The media have sold everything and bought their dignity. Will the pen triumph over the pencil?
⭕ Sudan, which means international war, is shaken by waves of conspiracies, wars and espionage. The media is living in a deplorable state after losing its platforms, channels and platforms.
⭕ Journalists find themselves at the centre of this storm, deprived of basic work requirements and surrounded by conditions that fail to guarantee even the lowest decent standard of living, including illness, homelessness and displacement.
⭕ These lines highlight some of the challenges faced by media professionals in Sudan and provide a glimpse of the hope that the future may hold for this noble profession.
⭕ The situation in which journalists live in Sudan. The journalist lost his job, his salary, his home and his car, and found himself homeless, without psychological and material security.
⭕ The peace of this profession has been disturbed and we live in difficult working conditions in which minimal professional aids are not available, and the task of providing professional services to the media becomes an almost impossible task.
⭕Losing a job is not just a loss of income, but rather a loss of professional and social identity.
⭕Journalists suffer from displacement and loss of family stability, which increases the difficulty of finding new job opportunities in their field.
⭕ Media professionals in Sudan face many professional challenges as they find it difficult to maintain the standards of journalistic work in an environment devoid of the most basic elements of a decent life and dominated by poverty, hunger and disease.
⭕ These conditions have profound psychological and security effects on journalists, pushing them to despair and losing hope in the possibility of improving their conditions.
⭕ The war turned journalists into mere vagabonds and expatriates, as their tools were confiscated and their workplaces were lost.
⭕ The war made media professionals lose all hope of finding ways that would restore their sparkle in life and the meaning of their profession.
⭕ Despite the dark clouds that silence the media in Sudan, media professionals have continued to play an important role, which has increased their patriotism.
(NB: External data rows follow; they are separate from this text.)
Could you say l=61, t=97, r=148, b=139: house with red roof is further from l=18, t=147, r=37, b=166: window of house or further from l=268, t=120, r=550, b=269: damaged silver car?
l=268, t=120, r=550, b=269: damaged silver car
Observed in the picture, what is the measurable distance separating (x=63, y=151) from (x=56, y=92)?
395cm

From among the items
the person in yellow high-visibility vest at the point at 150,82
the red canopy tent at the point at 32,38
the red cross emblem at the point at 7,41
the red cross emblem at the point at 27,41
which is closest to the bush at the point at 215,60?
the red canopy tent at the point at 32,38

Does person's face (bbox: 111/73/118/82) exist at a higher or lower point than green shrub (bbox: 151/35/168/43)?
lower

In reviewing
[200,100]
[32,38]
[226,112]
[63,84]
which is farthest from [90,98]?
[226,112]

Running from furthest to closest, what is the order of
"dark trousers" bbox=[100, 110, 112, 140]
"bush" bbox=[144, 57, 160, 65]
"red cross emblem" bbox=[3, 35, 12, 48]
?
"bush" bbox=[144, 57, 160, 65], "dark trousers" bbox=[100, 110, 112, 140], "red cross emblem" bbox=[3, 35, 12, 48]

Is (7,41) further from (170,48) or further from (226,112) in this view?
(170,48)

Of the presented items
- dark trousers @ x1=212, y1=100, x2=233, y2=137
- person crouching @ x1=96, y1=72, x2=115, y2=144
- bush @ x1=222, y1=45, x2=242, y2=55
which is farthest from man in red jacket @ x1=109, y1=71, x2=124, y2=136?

The search for a ray of hope is a necessity that cannot be ignored.
⭕Journalists need organized and sustainable support to rebuild what has been destroyed in their professional field and prove that the pen can triumph over the sword.
⭕ The future may be full of challenges, but the hope for change remains present and strengthens the desire to fight for free and fair media that express the conscience of the people with courage and honesty.
⭕ Despite all these difficult conditions, you find journalists working, supporting the army and the Al Karama camps, and supporting the displaced and the needy. They have not found anyone to support them.
⭕ Yes, the suffering and the trial are greater
From all of us, but know that the media and their collaborators have been defeated by the circumstances of life.
⭕They went to the markets with great pleasure. They spread out in the markets, selling vegetables and falafels, working in newspapers, mills, fruit juices and working on their own account, selling everything and buying their dignity and honesty with their inkwells and pens.
⭕ Realize that media professionals have been lost to neglect and killed by disease, misery and poverty.